Ele tinha invadido o território deles, deixando-os furiosos e embalados em sua perseguição. Pensou ter patinado até suas pernas caírem. Ao redor de cercas, por ruas desertas, becos e sarjetas, pulando, voando pela noite urbana.
Inclinou-se na esquina e chutou com as pernas acelerando pelo corredor em linha reta. Não agora, disse para si mesmo desesperadamente, não tão longe de casa. Da Rua Delancy para a sala de recreação, seus olhos estavam vidrados. Ele era uma bala, girando para fora do cano de uma arma.
O corpo de Sanders veio voando para fora da parede do corredor, diretamente na frente dele. Um braço grosso prendeu-o na parede oposta, como uma mosca em um alfinete.
Nauls derrapou e perdeu o equilíbrio enquanto tentava parar, deslizou batendo contra a parede mais próxima. A cápsula de cianeto saiu voando para fora de sua boca. Ele a ignorou. O resto daquela coisa que matou o operador de rádio, estava começando a passar através da parede.
Ele se levantou e começou a avançar novamente, saltando  sobre aquela monstruosidade enorme e rolando no chão, assim como eles ensinaram nas aulas de ginástica e então de volta sobre os patins, como um patinador profissional.

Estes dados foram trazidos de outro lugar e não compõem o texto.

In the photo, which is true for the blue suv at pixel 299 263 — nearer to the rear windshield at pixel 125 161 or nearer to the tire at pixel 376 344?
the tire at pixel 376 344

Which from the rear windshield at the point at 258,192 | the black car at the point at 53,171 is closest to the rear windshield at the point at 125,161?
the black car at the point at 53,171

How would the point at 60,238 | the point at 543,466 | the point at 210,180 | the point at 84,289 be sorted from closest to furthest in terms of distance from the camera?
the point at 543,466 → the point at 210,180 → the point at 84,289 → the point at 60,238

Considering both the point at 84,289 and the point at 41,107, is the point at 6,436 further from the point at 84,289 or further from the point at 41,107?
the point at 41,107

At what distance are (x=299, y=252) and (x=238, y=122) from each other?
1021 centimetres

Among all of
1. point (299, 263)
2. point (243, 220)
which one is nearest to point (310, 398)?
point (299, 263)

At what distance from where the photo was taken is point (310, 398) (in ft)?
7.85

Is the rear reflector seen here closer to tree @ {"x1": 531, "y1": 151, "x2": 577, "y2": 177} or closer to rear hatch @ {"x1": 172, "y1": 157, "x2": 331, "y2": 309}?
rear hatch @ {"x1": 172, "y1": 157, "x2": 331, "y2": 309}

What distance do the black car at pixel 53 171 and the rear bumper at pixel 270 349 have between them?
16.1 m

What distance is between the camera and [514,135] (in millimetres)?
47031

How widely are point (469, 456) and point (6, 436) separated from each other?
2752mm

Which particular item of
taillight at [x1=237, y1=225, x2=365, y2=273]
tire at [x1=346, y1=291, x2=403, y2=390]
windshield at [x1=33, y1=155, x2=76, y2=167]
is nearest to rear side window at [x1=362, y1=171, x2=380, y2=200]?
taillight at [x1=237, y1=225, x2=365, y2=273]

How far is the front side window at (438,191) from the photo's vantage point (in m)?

Macready, que estava fora no corredor, correu em direção à cozinha. Não tinha ido muito longe quando Nauls veio da esquina em direção a ele.
— Pra trás! — o cozinheiro gritou. Macready abrandou sua velocidade, mas não parou.
— O gerador... — Ele começou a dizer.
— Dane-se o gerador! — Nauls atingiu com a mão o piloto. Um silvo profano soou mais alto do que a música. Algo como um terremoto estava vindo pelo corredor.  Macready virou-se e correu atrás de Nauls.
Nauls ainda se lembrava do fio e passou debaixo dele, depois derrapou na sala de recreação.
Macready vinha bem atrás dele bufando como um motor superaquecido, o cozinheiro desabou no sofá grande.
— O que aconteceu lá atrás?" — Garry perguntou-lhe em voz baixa.
Nauls olhou para ele. Suas palavras vieram em pedaços. — Pegou Sanders... mordeu a cápsula, o pobre diabo...a terceira Guerra Mundial não vai dar conta desse filho-da-puta...ele pode atravessar paredes... e é grande, maior do que pensávamos... talvez nunca tenha atingido o tamanho real antes de congelar, quando... é como se estivesse em todo o lugar...
— Acalme-se e assuma sua posição — disse Macready.
Nauls começou a levantar do sofá. — Sua posição o cacete...
Garry trabalhava nos geradores, preparando-os.
— Vou dar tudo que puder. Temos que arriscar. Deve funcionar.
— Maldição Boulder, faça logo! — foi a contribuição de Nauls.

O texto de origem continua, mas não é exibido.